Grinderman: Grinderman
If Nick Cave's last album with The Bad Seeds, Abattoir Blues/The Lyre Of Orpheus, was an opera triumphing on closing night, Grinderman is a smoke break during rehearsal, a place where Nick Cave can just be Nick Cave. (That's "Nick Cave" as in a character who already contains more personas than a loony bin.) It's also supposed to be a place where Cave and three Bad Seeds can write spontaneously, as the typewriter noise at the beginning of "No Pussy Blues" deliberately reminds the audience: Right as the drums kick up, the typewriter dings, and Cave presumably dashes over to the mic with his still-drying lyric sheet in hand.
In spite of the growling green monkey on the cover, Cave isn't satisfied with just being his primal self. Instead, he's at his best when making windy melodrama sound crude, and most trustworthy when he's most artificial. Instead of repainting for Grinderman, he's gotten hip to exposed brick and scraped down in a hurry, leaving a few remnants for good measure. "(I Don't Need You To) Set Me Free" could be a leftover from Abattoir Blues, and "When My Love Comes Down" recalls the slow burners of Let Love In through a sheet of static.

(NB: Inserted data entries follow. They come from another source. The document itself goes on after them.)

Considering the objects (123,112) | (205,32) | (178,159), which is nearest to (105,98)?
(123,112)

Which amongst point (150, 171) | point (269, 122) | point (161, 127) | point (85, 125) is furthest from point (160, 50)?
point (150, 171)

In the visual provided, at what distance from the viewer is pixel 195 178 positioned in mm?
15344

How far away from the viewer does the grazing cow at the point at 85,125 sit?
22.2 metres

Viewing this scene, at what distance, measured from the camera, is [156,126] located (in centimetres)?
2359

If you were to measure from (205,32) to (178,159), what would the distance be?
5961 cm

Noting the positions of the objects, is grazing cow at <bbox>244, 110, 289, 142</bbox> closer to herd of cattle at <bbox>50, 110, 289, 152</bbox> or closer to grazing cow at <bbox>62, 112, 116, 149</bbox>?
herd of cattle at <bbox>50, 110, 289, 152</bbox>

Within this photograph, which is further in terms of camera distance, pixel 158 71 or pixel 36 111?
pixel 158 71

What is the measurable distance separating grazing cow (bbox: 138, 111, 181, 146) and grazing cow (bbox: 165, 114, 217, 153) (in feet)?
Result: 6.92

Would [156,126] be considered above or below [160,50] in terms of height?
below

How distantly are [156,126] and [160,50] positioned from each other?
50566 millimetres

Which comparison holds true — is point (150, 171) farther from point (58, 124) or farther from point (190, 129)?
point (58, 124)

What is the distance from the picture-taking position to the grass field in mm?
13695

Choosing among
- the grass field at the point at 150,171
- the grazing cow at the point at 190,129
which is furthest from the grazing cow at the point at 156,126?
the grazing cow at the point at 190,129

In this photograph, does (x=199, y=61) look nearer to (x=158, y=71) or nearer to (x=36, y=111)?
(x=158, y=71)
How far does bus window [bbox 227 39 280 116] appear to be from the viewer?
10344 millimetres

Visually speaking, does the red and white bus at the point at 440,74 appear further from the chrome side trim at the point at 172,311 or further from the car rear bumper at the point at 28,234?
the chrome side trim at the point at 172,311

Spontaneous or not, Grinderman forces Cave to summon his basic strengths and little else. It favors the songwriting foundation that connects all of Cave's best albums, and—again, deliberately—downplays the tinkering that kept those albums from sounding alike. The result is a thorough reminder of what's majestic, funny, bizarre, and poetic about Cave. Which means it's probably the most redundant album this frequently repetitive artist will ever make, but life inside the loony bin never grows stale.